Bratusek recently faced criticism due to the deficit of 4.4 percent of the country’s GDP and found himself compelled to revise the budget. The EU recently allowed the government in Ljubljana two more years—until 2015—to effect a balanced budget. The deficit will amount to about €1.5 billion (US$2 billion) this year.

Slovenia is already paying huge sums to obtain these foreign loans. “Slovenia is currently expending about 1.5 percent of its budget just to pay them off”, said political analyst Marko Lovec. He doubts that the cuts made so far will be enough.

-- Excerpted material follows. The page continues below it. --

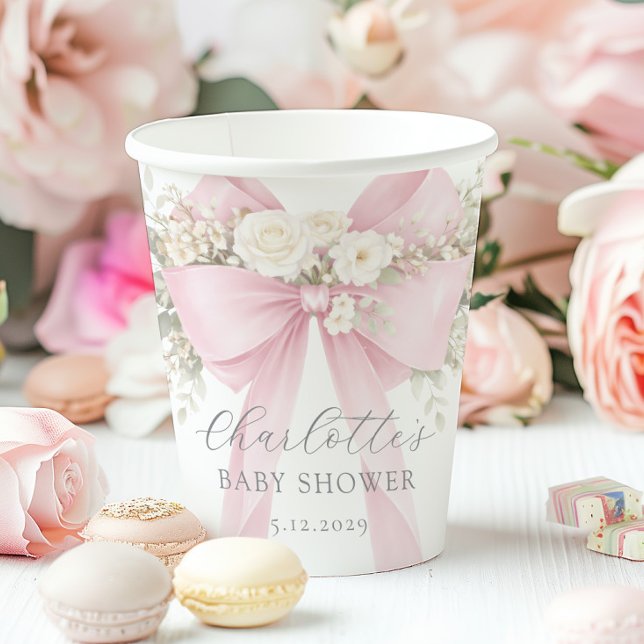 Gobelets En Papier Pink Coquette Bow Floral Baby in bloom baby Shower (Créateur téléchargé)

By resorting to tax increases and privatising many formerly state-owned enterprises, Bratusek is continuing policies of the former government of Janez Jansa. His aim is to make the population pay for the restoration of the countries’ ailing banks, which are in debt to the extent of approximately €7 billion (US$9.3 billion) or a fifth of the GDP.

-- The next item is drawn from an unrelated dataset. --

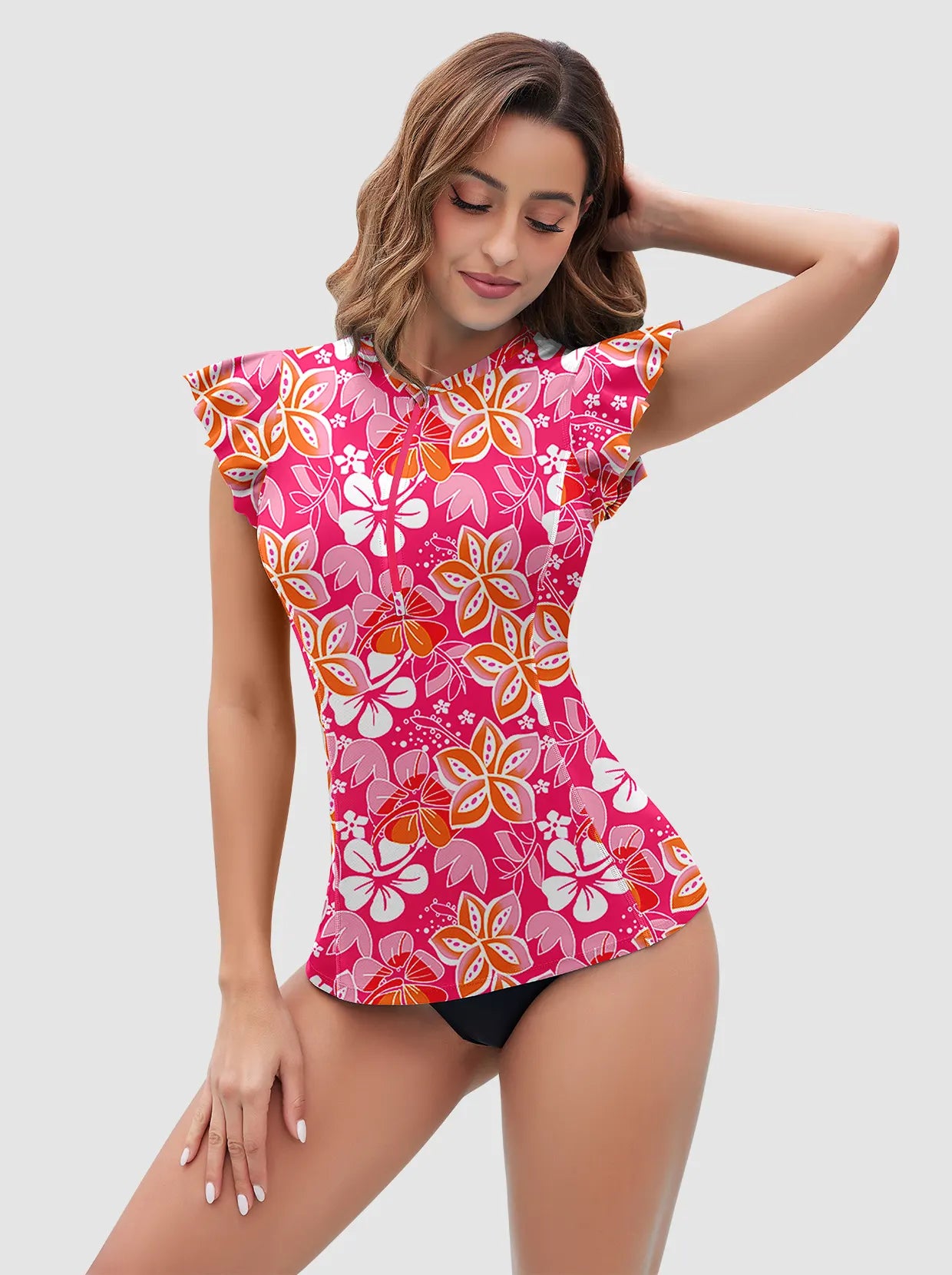 Rose Red Floral Ruffled Sleeveless Rash Guard For Women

Taxes were increased on July 1. The rate of VAT was increased by 1.0 percent to 9.5 percent, which the government estimates would bring about €1 billion (US$1.3 billion) into the state coffers. There were also cuts in public spending, and civil servants’ salaries were again reduced.

Public shares in the Mercator supermarket chain were sold off in May. The sales volume amounted to about €500,000 (US$664,000), making it the biggest privatisation transaction in recent years. The state also plans to sell public shares in a further 15 large companies, including those in the country’s second largest bank, Nova KBM, Slovenia Telecom, and Adria Airways. Bratusek has already announced that more companies will be privatised if necessary.

Government representatives have been officially protesting for months that they would be able to make the required cuts without the “troika”—the European Commission (EC), European Central Bank (ECB) and International Monetary Fund (IMF)—having to intervene.

When Bratusek and German chancellor Angela Merkel recently met, it was stressed that German companies should have the opportunity to participate in the privatisation of state enterprises in Slovenia.

Since the outbreak of the global economic crisis, unemployment in the country has risen by more than 10 percent. Poverty is becoming more and more acute. An average Slovenian family today spends almost 25 percent of its income on food alone. The government intends to transfer bad loans to a so-called bad bank, but this step has not yet received approval from the EC, apparently because the so-called stress tests for banks have not yet been completed.

The prospects for the former Yugoslav constituent republic are bleak. A recent report from the Ernst & Young accounting firm estimates that Slovenia’s economy will shrink by 4.9 percent this year, with the trend continuing into 2014. Exports to the EU are projected to fall 2.5 percent, and unemployment could reach 14 percent next year.

Under these conditions, violent conflicts are erupting inside the Slovenian political elite. Zoran Jankovic, Ljubljana’s mayor and former head of the Positive Slovenia (PS) party, publicly opposed the government’s financial plans.

Jankovic called on the party he himself founded to hold a party congress in order to reinstate him as its leader. Earlier this year, he was forced to step down from the party leadership over corruption allegations. “But Jankovic still has support within the party”, said political analyst Lovec in an interview. If it actually comes to a vote between Jankovic and Bratusek, the prime minister’s chances would be very slim.

The conflicts within the PS are purely tactical, however. Both Bratusek and Jankovic support the rigid austerity policy.

However, the return of Jankovic would dramatically affect the coalition. The PS’s coalition partners—the Desus pensioners’ party and the Social Democratic Party (SD)—have announced that Jankovic’s return to power would mean the collapse of government. Lovec comments, “If Jankovic triggers a political crisis, the stalling of budgetary consolidation and consequent inability to continue borrowing money on international markets would mean that the Troika would be heading for Slovenia”.

But the ruling parties above all fear a resurgence of popular protest. In late 2012 and early this year, tens of thousands participated in protests. The demonstrators’ anger was directed at the austerity programme of Janesz Jansa’s right-wing government, whose policies Bratusek is now continuing.